**Entries provided**

*** Block opens ***

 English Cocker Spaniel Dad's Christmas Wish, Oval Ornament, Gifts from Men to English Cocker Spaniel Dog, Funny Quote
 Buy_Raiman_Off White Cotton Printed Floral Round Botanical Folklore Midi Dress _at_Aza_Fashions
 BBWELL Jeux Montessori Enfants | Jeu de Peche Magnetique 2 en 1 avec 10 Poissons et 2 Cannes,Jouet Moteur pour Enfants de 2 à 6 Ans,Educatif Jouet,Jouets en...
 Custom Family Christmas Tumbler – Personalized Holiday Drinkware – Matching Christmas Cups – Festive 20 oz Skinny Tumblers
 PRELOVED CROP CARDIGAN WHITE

*** Block closes ***
*** Block opens ***

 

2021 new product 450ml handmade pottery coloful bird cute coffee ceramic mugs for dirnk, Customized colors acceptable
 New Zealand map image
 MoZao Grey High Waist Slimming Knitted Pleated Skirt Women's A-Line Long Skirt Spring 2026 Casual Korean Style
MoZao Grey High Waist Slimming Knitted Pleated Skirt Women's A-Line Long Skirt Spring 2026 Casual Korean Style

*** Block closes ***
*** Block opens ***

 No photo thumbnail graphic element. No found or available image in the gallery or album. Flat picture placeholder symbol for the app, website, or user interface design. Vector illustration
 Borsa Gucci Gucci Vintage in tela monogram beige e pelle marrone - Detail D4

*** Block closes ***

Starting with the line above that holds "Custom Family Christmas" and stopping with the line that holds "PRELOVED CROP CARDIGAN WHITE", reproduce each line exactly, omitting all other lines.

 Custom Family Christmas Tumbler – Personalized Holiday Drinkware – Matching Christmas Cups – Festive 20 oz Skinny Tumblers
 PRELOVED CROP CARDIGAN WHITE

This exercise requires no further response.